## EXERCISE OBJECTIVE
Copy the following records word for word, from first to last.

** start **

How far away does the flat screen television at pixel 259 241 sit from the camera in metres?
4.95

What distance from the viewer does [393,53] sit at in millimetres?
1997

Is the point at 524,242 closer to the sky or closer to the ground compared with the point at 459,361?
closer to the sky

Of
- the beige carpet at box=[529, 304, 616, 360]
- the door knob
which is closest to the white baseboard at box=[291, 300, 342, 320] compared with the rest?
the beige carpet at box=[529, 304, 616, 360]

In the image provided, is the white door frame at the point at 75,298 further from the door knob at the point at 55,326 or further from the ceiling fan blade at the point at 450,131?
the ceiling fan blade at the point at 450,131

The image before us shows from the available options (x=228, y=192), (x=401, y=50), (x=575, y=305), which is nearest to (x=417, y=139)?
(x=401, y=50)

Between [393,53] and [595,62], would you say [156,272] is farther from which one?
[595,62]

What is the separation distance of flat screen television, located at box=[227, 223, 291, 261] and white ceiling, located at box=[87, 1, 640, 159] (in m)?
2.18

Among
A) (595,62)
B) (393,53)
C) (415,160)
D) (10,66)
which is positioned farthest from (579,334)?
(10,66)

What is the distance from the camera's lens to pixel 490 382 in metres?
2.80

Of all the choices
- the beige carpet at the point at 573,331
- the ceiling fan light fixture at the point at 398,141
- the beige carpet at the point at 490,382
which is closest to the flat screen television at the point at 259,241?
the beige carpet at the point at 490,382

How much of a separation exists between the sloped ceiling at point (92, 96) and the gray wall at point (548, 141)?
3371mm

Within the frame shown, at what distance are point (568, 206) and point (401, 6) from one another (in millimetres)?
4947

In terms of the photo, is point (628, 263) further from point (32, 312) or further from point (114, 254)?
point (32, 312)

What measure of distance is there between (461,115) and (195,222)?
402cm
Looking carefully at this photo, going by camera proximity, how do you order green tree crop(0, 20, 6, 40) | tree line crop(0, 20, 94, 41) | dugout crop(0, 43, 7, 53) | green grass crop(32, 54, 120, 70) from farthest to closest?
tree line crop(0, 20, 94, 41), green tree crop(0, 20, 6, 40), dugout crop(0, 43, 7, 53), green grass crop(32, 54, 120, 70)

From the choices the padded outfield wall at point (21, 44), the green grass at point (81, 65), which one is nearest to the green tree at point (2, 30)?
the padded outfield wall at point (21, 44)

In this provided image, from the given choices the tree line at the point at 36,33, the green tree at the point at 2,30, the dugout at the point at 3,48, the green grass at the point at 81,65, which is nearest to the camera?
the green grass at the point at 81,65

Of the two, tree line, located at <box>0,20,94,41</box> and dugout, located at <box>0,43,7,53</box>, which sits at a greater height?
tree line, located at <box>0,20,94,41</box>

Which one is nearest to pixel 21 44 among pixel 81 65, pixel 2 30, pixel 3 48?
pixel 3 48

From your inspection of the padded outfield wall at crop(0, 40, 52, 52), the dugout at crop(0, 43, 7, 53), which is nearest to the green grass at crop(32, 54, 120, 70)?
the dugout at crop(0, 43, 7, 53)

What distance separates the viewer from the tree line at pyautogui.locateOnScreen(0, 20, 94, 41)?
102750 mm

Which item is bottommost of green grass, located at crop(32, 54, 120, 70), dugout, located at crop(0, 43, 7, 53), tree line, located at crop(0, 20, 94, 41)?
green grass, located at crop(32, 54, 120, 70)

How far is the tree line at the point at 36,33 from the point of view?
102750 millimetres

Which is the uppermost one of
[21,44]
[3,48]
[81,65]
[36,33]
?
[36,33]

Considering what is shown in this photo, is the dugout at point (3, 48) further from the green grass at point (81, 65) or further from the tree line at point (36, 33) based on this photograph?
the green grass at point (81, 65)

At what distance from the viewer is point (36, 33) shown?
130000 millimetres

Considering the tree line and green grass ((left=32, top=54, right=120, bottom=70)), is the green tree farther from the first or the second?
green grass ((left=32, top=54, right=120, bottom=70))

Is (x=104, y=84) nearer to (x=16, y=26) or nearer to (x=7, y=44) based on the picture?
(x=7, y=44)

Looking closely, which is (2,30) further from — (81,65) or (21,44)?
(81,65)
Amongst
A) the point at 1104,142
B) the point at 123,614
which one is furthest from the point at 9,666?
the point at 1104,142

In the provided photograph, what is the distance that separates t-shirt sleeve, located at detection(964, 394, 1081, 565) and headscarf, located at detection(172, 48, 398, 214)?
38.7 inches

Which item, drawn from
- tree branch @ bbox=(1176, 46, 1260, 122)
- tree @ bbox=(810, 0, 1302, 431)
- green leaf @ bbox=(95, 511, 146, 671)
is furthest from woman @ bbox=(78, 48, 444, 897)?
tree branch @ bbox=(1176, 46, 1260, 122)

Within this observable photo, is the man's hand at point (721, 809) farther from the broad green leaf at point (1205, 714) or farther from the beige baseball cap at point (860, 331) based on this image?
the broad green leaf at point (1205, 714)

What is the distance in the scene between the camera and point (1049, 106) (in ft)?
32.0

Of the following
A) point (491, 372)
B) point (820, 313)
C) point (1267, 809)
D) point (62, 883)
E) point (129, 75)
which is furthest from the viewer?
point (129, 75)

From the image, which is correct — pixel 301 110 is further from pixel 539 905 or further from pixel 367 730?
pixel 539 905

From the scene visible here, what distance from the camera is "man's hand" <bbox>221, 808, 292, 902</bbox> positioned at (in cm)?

** end **

## COMPLETED TASK
How far away does the flat screen television at pixel 259 241 sit from the camera in metres?
4.95

What distance from the viewer does [393,53] sit at in millimetres?
1997

Is the point at 524,242 closer to the sky or closer to the ground compared with the point at 459,361?
closer to the sky

Of
- the beige carpet at box=[529, 304, 616, 360]
- the door knob
which is closest to the white baseboard at box=[291, 300, 342, 320] compared with the rest?
the beige carpet at box=[529, 304, 616, 360]

In the image provided, is the white door frame at the point at 75,298 further from the door knob at the point at 55,326 or further from the ceiling fan blade at the point at 450,131?
the ceiling fan blade at the point at 450,131

The image before us shows from the available options (x=228, y=192), (x=401, y=50), (x=575, y=305), which is nearest to (x=417, y=139)?
(x=401, y=50)

Between [393,53] and [595,62], would you say [156,272] is farther from which one?
[595,62]

What is the separation distance of flat screen television, located at box=[227, 223, 291, 261] and white ceiling, located at box=[87, 1, 640, 159] (in m)?
2.18

Among
A) (595,62)
B) (393,53)
C) (415,160)
D) (10,66)
which is positioned farthest from (579,334)?
(10,66)

What is the distance from the camera's lens to pixel 490 382 in metres?
2.80

Of all the choices
- the beige carpet at the point at 573,331
- the ceiling fan light fixture at the point at 398,141
- the beige carpet at the point at 490,382
which is closest to the flat screen television at the point at 259,241?
the beige carpet at the point at 490,382

How much of a separation exists between the sloped ceiling at point (92, 96) and the gray wall at point (548, 141)?
3371mm

Within the frame shown, at what distance are point (568, 206) and point (401, 6) from one another (in millimetres)?
4947

In terms of the photo, is point (628, 263) further from point (32, 312) or further from point (114, 254)?
point (32, 312)

What measure of distance is there between (461,115) and (195,222)?
402cm
Looking carefully at this photo, going by camera proximity, how do you order green tree crop(0, 20, 6, 40) | tree line crop(0, 20, 94, 41) | dugout crop(0, 43, 7, 53) | green grass crop(32, 54, 120, 70) from farthest to closest?
tree line crop(0, 20, 94, 41), green tree crop(0, 20, 6, 40), dugout crop(0, 43, 7, 53), green grass crop(32, 54, 120, 70)

From the choices the padded outfield wall at point (21, 44), the green grass at point (81, 65), which one is nearest to the green tree at point (2, 30)?
the padded outfield wall at point (21, 44)

In this provided image, from the given choices the tree line at the point at 36,33, the green tree at the point at 2,30, the dugout at the point at 3,48, the green grass at the point at 81,65, which is nearest to the camera?
the green grass at the point at 81,65

Of the two, tree line, located at <box>0,20,94,41</box> and dugout, located at <box>0,43,7,53</box>, which sits at a greater height?
tree line, located at <box>0,20,94,41</box>

Which one is nearest to pixel 21 44 among pixel 81 65, pixel 2 30, pixel 3 48?
pixel 3 48

From your inspection of the padded outfield wall at crop(0, 40, 52, 52), the dugout at crop(0, 43, 7, 53), which is nearest to the green grass at crop(32, 54, 120, 70)?
the dugout at crop(0, 43, 7, 53)

What distance separates the viewer from the tree line at pyautogui.locateOnScreen(0, 20, 94, 41)?
102750 mm

Which item is bottommost of green grass, located at crop(32, 54, 120, 70), dugout, located at crop(0, 43, 7, 53), tree line, located at crop(0, 20, 94, 41)?
green grass, located at crop(32, 54, 120, 70)

How far is the tree line at the point at 36,33 from the point of view?
102750 millimetres

Which is the uppermost one of
[21,44]
[3,48]
[81,65]
[36,33]
?
[36,33]

Considering what is shown in this photo, is the dugout at point (3, 48) further from the green grass at point (81, 65) or further from the tree line at point (36, 33) based on this photograph?
the green grass at point (81, 65)

At what distance from the viewer is point (36, 33) shown?
130000 millimetres

Considering the tree line and green grass ((left=32, top=54, right=120, bottom=70)), is the green tree farther from the first or the second?
green grass ((left=32, top=54, right=120, bottom=70))

Is (x=104, y=84) nearer to (x=16, y=26) or nearer to (x=7, y=44) based on the picture?
(x=7, y=44)

Looking closely, which is (2,30) further from — (81,65) or (21,44)?
(81,65)
Amongst
A) the point at 1104,142
B) the point at 123,614
which one is furthest from the point at 9,666?
the point at 1104,142

In the provided photograph, what is the distance that separates t-shirt sleeve, located at detection(964, 394, 1081, 565) and headscarf, located at detection(172, 48, 398, 214)?
38.7 inches

Which item, drawn from
- tree branch @ bbox=(1176, 46, 1260, 122)
- tree @ bbox=(810, 0, 1302, 431)
- green leaf @ bbox=(95, 511, 146, 671)
is furthest from woman @ bbox=(78, 48, 444, 897)?
tree branch @ bbox=(1176, 46, 1260, 122)

Within this observable photo, is the man's hand at point (721, 809) farther from the broad green leaf at point (1205, 714) or farther from the beige baseball cap at point (860, 331) based on this image?
the broad green leaf at point (1205, 714)

What is the distance in the scene between the camera and point (1049, 106) (in ft)?
32.0

Of the following
A) point (491, 372)
B) point (820, 313)
C) point (1267, 809)
D) point (62, 883)
E) point (129, 75)
which is furthest from the viewer?
point (129, 75)

From the image, which is correct — pixel 301 110 is further from pixel 539 905 or further from pixel 367 730?
pixel 539 905

From the scene visible here, what distance from the camera is "man's hand" <bbox>221, 808, 292, 902</bbox> positioned at (in cm)?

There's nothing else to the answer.